START Supplied information
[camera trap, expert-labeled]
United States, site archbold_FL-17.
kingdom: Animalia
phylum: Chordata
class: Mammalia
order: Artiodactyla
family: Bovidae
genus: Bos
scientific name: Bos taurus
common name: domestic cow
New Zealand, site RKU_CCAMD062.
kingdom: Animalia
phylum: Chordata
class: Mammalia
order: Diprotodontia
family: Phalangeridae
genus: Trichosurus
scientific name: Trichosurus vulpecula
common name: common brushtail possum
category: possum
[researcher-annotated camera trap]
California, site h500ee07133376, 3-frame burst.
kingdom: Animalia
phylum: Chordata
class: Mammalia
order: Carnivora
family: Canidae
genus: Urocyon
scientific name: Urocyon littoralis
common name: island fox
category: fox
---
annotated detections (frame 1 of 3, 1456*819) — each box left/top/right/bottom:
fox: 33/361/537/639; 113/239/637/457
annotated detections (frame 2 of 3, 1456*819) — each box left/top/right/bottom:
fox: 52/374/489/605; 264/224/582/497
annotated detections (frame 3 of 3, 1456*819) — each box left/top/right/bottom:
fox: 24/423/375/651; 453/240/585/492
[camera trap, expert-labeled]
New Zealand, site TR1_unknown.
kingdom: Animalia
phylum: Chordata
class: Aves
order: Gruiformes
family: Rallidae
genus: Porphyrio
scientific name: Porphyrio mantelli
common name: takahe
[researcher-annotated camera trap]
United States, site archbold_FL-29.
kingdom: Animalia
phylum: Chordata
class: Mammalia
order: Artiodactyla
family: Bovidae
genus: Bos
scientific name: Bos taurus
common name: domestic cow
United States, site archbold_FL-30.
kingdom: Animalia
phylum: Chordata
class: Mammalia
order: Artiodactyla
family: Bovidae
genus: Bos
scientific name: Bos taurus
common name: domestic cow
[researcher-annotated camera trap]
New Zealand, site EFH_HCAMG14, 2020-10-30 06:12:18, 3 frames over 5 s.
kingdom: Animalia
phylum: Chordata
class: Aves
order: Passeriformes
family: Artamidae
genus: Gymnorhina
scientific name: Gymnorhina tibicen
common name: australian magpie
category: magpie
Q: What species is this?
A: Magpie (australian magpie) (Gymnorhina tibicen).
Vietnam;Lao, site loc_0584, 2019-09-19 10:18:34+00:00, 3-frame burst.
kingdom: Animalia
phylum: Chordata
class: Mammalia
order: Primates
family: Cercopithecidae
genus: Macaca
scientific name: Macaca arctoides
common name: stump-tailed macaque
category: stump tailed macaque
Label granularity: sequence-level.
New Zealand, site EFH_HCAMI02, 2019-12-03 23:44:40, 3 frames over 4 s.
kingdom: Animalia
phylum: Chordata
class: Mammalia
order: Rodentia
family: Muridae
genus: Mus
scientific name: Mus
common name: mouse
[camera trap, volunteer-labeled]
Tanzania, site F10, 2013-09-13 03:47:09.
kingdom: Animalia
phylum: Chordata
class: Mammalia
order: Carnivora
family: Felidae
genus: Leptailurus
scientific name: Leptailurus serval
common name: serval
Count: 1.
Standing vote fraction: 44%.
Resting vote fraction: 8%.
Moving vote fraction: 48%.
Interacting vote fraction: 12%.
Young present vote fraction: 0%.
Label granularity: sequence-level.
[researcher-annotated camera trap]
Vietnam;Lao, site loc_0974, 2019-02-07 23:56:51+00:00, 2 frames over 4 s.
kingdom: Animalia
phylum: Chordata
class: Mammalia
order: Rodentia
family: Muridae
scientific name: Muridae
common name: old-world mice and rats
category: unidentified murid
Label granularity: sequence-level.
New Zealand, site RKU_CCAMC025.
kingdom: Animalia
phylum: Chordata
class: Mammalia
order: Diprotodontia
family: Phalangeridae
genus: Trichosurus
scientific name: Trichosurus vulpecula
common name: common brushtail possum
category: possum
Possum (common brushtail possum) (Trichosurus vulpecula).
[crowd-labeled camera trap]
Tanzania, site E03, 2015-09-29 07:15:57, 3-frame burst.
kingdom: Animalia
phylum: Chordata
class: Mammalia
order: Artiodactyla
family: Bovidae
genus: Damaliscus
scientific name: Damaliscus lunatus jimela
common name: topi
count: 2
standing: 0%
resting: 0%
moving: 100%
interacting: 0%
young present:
END Supplied information
■ Exercise aim:
From the entries above, copy every line that holds the word "States".

■ Result below:
United States, site archbold_FL-17.
United States, site archbold_FL-29.
United States, site archbold_FL-30.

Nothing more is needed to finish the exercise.